» **INSTRUCTIONS**:
[1] Transcribe the part of the passage about InStyle magazine that begins with "I don't care about" and continues through "sort of disgusting.".
[2] According to the passage about InStyle magazine, why is the magazine not geared towards any normal person? Answer in one to three sentences.
[3] Write the next part of the passage about InStyle magazine, picking up after its final sentence.

In Style was the last to go. I loved InStyle, but honestly, InStyle, get real. You're not geared towards any normal person. Maybe I might buy a nail polish I like, or use a hair product or try a hairstyle, but NO ONE I KNOW is going to go spend $350 on a pair of jeans. Or $1150 for a "weekend getaway" outfit, no matter how necessary you think it is. No one uses the terms used in In Style - words like "fete" and "breezy" and "ultra-femme". It's like celebrity puff pieces in InStyle.
I don't care about some schmaltzy "stylist to the stars" who has 200 pairs of high-heeled shoes. I don't care that a certain actress has "1000 pairs of jeans" and I don't want to take a tour of her closet. What REAL person has 1000 pairs of jeans? Not any person that I would want to know. Think of the good causes money like that could go towards. How can a person ever even wear that many pants? It's sort of disgusting.

Raw records:
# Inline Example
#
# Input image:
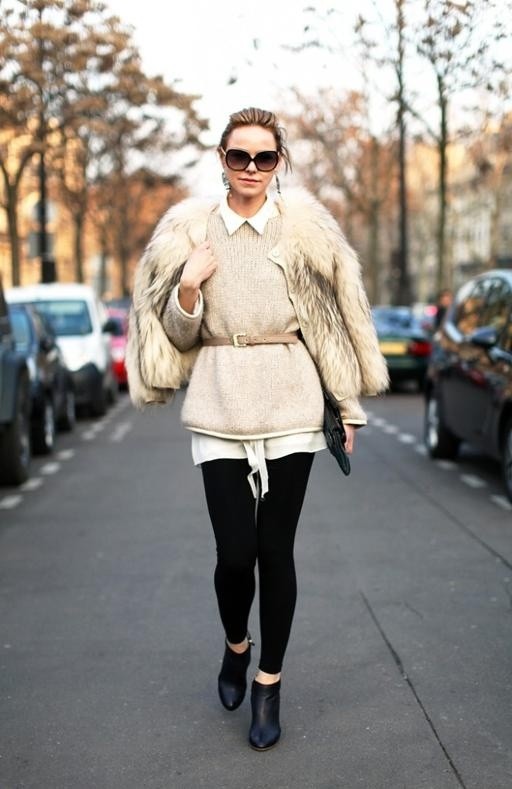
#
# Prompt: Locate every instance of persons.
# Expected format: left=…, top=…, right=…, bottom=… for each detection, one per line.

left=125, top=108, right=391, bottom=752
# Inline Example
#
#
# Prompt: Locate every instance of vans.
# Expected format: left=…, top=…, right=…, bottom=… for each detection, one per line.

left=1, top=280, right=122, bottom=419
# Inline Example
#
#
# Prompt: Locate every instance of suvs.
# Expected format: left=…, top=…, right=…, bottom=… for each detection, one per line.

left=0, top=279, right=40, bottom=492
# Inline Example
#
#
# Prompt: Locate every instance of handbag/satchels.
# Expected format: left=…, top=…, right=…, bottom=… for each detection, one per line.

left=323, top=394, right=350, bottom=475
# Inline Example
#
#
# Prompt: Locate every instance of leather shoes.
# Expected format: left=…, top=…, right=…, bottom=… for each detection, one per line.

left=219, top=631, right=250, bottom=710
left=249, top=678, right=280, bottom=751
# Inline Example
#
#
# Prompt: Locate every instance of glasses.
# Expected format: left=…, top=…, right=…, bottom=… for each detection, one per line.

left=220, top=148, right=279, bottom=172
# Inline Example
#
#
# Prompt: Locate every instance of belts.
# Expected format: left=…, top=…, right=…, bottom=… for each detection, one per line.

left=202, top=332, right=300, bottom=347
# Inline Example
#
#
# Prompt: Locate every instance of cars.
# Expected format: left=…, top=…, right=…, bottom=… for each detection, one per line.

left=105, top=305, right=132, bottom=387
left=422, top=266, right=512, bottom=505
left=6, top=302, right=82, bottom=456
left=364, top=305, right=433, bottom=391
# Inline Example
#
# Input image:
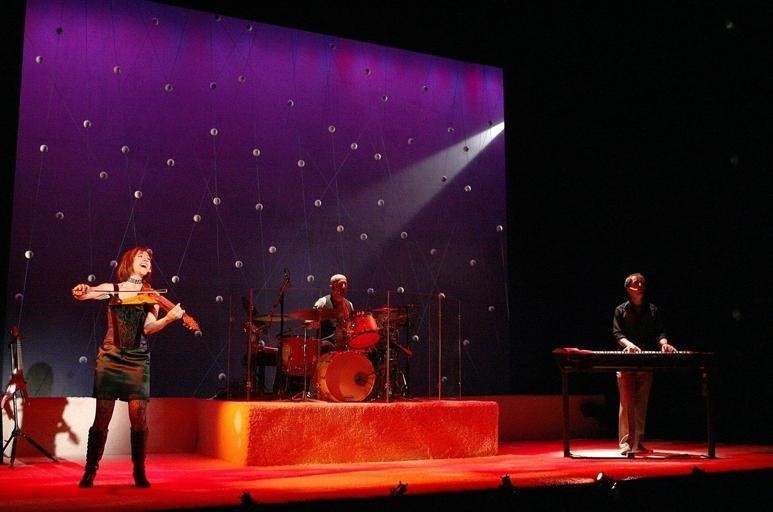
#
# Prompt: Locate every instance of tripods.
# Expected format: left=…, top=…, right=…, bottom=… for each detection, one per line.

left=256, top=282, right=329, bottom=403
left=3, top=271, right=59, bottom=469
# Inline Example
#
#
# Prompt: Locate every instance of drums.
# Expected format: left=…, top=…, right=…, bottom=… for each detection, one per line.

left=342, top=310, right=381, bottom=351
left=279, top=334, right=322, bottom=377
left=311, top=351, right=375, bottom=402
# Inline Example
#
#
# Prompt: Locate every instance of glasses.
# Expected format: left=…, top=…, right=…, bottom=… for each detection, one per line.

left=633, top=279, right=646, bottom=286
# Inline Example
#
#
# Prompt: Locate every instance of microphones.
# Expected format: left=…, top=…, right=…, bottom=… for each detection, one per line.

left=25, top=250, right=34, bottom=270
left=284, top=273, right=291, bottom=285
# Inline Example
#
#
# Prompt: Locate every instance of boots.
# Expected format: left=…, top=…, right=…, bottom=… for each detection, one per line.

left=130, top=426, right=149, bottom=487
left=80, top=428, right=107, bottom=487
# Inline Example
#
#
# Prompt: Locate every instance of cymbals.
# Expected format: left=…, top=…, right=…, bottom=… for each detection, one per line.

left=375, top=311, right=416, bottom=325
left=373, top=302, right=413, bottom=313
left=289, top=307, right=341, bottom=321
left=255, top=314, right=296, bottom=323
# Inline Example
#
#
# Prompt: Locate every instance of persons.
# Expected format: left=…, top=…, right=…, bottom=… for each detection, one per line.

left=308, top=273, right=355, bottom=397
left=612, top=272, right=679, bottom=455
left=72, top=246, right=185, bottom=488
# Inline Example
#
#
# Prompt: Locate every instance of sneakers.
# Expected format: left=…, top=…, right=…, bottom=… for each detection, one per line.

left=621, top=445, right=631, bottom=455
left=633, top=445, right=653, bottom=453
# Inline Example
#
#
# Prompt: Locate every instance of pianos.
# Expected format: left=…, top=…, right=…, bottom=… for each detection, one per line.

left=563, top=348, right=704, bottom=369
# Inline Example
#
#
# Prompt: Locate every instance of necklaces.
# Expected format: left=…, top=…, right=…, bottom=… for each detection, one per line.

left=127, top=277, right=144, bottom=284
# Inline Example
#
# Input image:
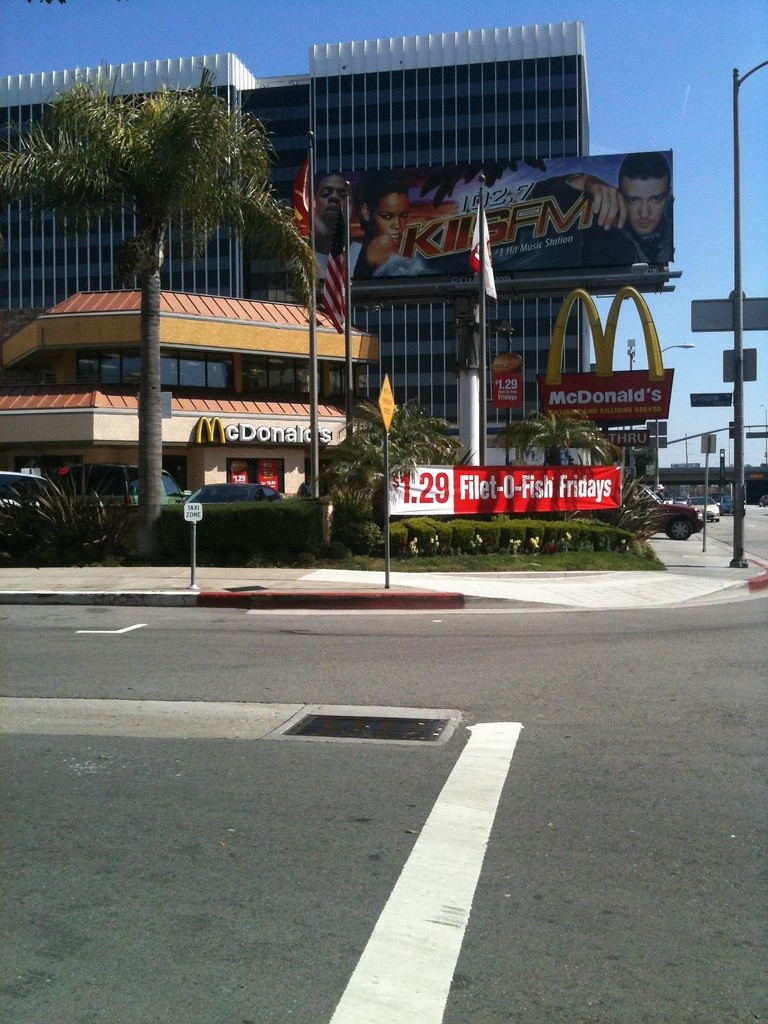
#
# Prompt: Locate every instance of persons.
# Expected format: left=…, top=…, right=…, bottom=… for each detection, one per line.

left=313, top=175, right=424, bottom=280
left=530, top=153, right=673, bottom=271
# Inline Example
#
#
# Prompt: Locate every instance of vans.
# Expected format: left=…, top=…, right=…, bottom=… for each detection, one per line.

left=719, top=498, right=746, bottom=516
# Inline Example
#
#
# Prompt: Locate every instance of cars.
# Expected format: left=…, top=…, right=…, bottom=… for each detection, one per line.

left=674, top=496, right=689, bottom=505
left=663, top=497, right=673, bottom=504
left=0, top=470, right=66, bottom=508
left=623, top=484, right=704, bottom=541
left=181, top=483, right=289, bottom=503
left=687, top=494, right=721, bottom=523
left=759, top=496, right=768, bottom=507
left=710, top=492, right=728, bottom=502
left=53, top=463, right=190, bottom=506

» **RESPONSES TO THE TASKS**:
[1]
I don't care about some schmaltzy "stylist to the stars" who has 200 pairs of high-heeled shoes. I don't care that a certain actress has "1000 pairs of jeans" and I don't want to take a tour of her closet. What REAL person has 1000 pairs of jeans? Not any person that I would want to know. Think of the good causes money like that could go towards. How can a person ever even wear that many pants? It's sort of disgusting.

[2] Nobody the writer knows will spend $350 on a pair of jeans or $1150 on a "weekend getaway" outfit. No one uses the magazine's terms, such as "fete," "breezy," and "ultra-femme," either.

[3]
And to top it off, most of the pictures in InStyle that they Love are also on Go Fug Yourself as bad fashion choices anyway so I can't even look at them and not laugh. Probably not what they were going for, I know.
So, I'm left with a couple of house and design magazines and everything else I read, I swap with my friends and don't buy anymore. At 42 I don't think I'm old, but apparently I'm out of step with what the print world thinks I should be, and guess what? I don't care at all.